Documentfragment —
***
Bij deze brief heeft [naam 1] een plattegrond van het pand gevoegd. Deze plattegrond heeft als datum 27 april 2011 en is getiteld ‘nieuwe toestand’. Op deze plattegrond is de natte cel niet ingetekend op de tweede verdieping.
2.10.
[naam 2] , medewerker vergunningen bij de gemeente heeft [naam 1] per e-mail van 5 februari 2019 bericht dat het ingediende plan niet akkoord is, maar wel aanpasbaar:
Gemandateerde van de Commissie Ruimtelijke Kwaliteit 04-02-2019
Niet akkoord tenzij de indeling op de tweede verdieping wordt aangepast. Door de huidige positie van de badkamer wordt de en-suitesetting fysiek aangetast. Ook de ruimtelijkheid van de verdieping wordt met de nieuwe indeling verstoort. Het was een verdieping met een kamer en-suite-opstelling met kleinere nevenruimtes. Door de nieuwe inbouw tegen de kast en de suite-scheiding is de opzet niet meer beleefbaar. De ingrepen voldoen daardoor niet aan Beleidskader toetsing ingrepen en/of herstel van Monumenten 2016. Geadviseerd wordt de badkamer te verplaatsen naar de kleinere achterkamer. (…)”
2.11.
Appel heeft per e-mail 12 maart 2019 aan [naam 1] laten weten dat de Commissie Ruimtelijke Kwaliteit niet akkoord is met de voorgestelde wijzigingen, nu de plattegrond van de tweede verdieping niet is gewijzigd.
2.12.
Op 11 april 2019 heeft de gemeente een omgevingsvergunning verleend aan [appellant] voor het opsplitsen van [nummer 1] in twee zelfstandige appartementen. De vergunning is pas verkregen nadat [naam 1] de plattegrond van de tweede verdieping had aangepast zodat de badkamer zich aan de rechterachterzijde van het appartement bevindt.
2.13.
Het pand omvat sinds de splitsing van het appartement [nummer 1] dus vier appartementsrechten; op de tweede verdieping bevindt zich nu appartement [nummer 1] en op de derde verdieping appartement [nummer 4] .
2.14.
De advocaat van [appellant] heeft per brief van 17 juni 2019 aan [geïntimeerden]
medegedeeld dat [appellant] van de gemeente heeft begrepen dat de kleine
badkamer in 2011 is aangebracht zonder dat hiervoor de toen vereiste omgevingsvergunning was verkregen en dat de gemeente zich op het standpunt stelt dat de badkamer dient te worden verwijderd. [appellant] stelt zich op het standpunt dat bij het aangaan van de koopovereenkomst de mededelingsplicht is geschonden en dat de verplichtingen uit artikel 5 van de koopovereenkomst niet zijn nagekomen. [appellant] heeft [geïntimeerden] aansprakelijk gesteld voor de schade die hij daardoor heeft geleden.
***
Aangeleverde gegevens —

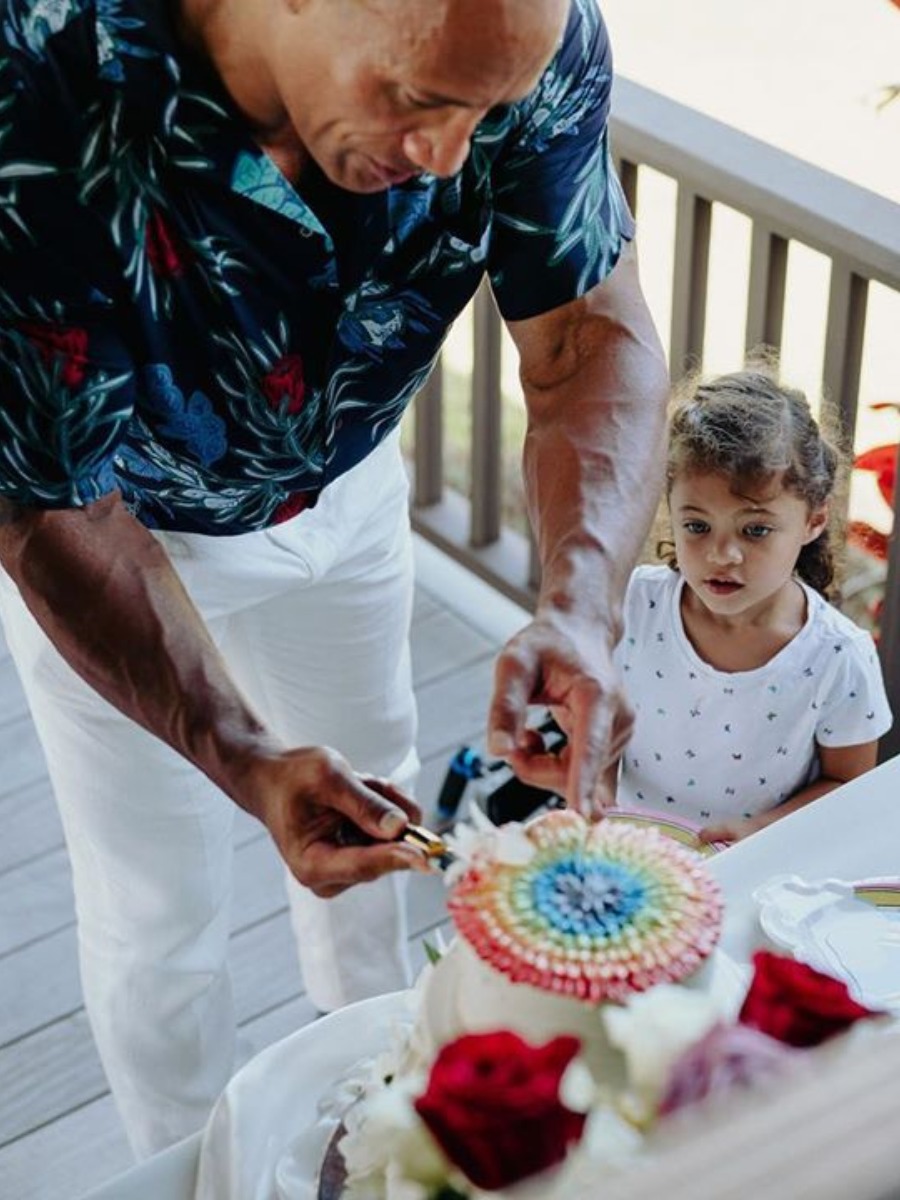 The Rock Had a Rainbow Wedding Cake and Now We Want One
***
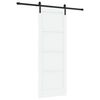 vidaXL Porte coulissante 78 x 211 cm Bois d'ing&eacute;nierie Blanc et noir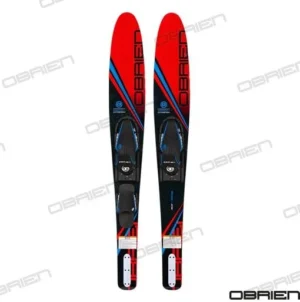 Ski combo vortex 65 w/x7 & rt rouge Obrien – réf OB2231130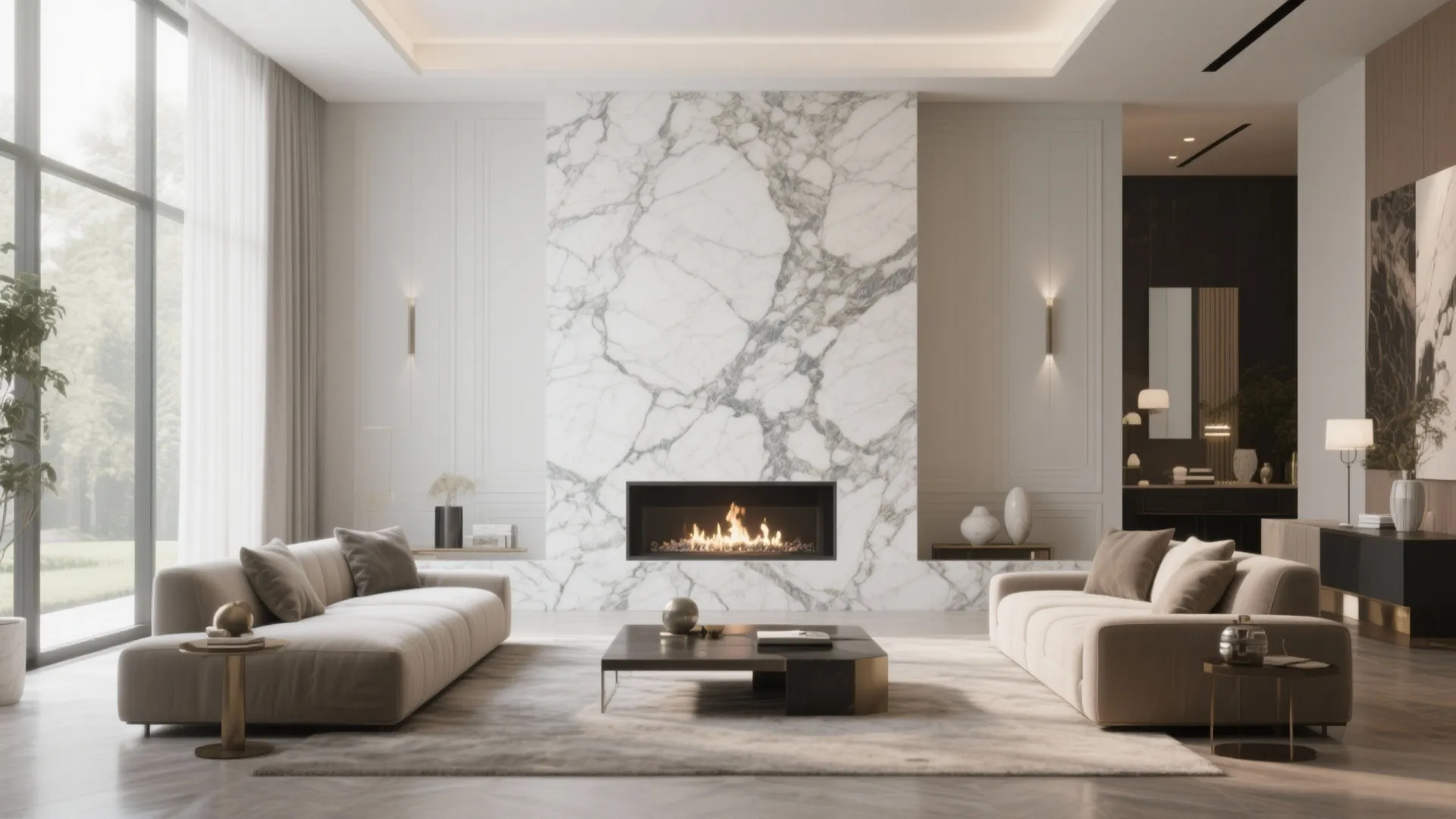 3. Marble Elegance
***
Opdracht —
Op welke datum verleende de gemeente volgens het documentfragment de omgevingsvergunning voor het opsplitsen in twee zelfstandige appartementen? Geef alstublieft alleen die datum.

Antwoord —
11 april 2019